_HOW TO COMPLETE THIS TASK_.
In the entries below, spot each line with the word "text" and copy it.

_AVAILABLE RECORDS_.
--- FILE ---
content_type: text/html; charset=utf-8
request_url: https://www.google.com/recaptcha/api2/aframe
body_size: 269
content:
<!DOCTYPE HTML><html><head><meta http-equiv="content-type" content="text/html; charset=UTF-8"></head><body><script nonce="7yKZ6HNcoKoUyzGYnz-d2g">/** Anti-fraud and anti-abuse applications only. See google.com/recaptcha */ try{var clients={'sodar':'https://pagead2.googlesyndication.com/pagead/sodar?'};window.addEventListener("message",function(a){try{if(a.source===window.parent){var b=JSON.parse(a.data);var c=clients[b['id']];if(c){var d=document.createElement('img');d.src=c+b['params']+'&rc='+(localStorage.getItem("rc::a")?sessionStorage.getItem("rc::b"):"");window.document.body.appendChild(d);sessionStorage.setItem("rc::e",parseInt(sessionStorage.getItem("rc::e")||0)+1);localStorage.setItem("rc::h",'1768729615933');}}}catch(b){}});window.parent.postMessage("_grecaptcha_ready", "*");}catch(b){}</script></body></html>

_RESPONSE TO THIS EXERCISE_.
content_type: text/html; charset=utf-8
<!DOCTYPE HTML><html><head><meta http-equiv="content-type" content="text/html; charset=UTF-8"></head><body><script nonce="7yKZ6HNcoKoUyzGYnz-d2g">/** Anti-fraud and anti-abuse applications only. See google.com/recaptcha */ try{var clients={'sodar':'https://pagead2.googlesyndication.com/pagead/sodar?'};window.addEventListener("message",function(a){try{if(a.source===window.parent){var b=JSON.parse(a.data);var c=clients[b['id']];if(c){var d=document.createElement('img');d.src=c+b['params']+'&rc='+(localStorage.getItem("rc::a")?sessionStorage.getItem("rc::b"):"");window.document.body.appendChild(d);sessionStorage.setItem("rc::e",parseInt(sessionStorage.getItem("rc::e")||0)+1);localStorage.setItem("rc::h",'1768729615933');}}}catch(b){}});window.parent.postMessage("_grecaptcha_ready", "*");}catch(b){}</script></body></html>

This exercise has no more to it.